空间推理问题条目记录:
★ ★ ★ ★ ★

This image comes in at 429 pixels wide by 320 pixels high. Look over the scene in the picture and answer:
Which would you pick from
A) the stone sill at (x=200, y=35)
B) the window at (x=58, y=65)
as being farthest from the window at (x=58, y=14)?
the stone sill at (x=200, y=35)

★ ★ ★ ★ ★

任务要求:
请将以上全部条目整理成一个 Markdown 表格，设“序号”和“内容”两列，每行填入行号及对应的一行文字，空行不计。

任务结果:
| 序号 | 内容 |
|---|---|
| 1 | This image comes in at 429 pixels wide by 320 pixels high. Look over the scene in the picture and answer: |
| 2 | Which would you pick from |
| 3 | A) the stone sill at (x=200, y=35) |
| 4 | B) the window at (x=58, y=65) |
| 5 | as being farthest from the window at (x=58, y=14)? |
| 6 | the stone sill at (x=200, y=35) |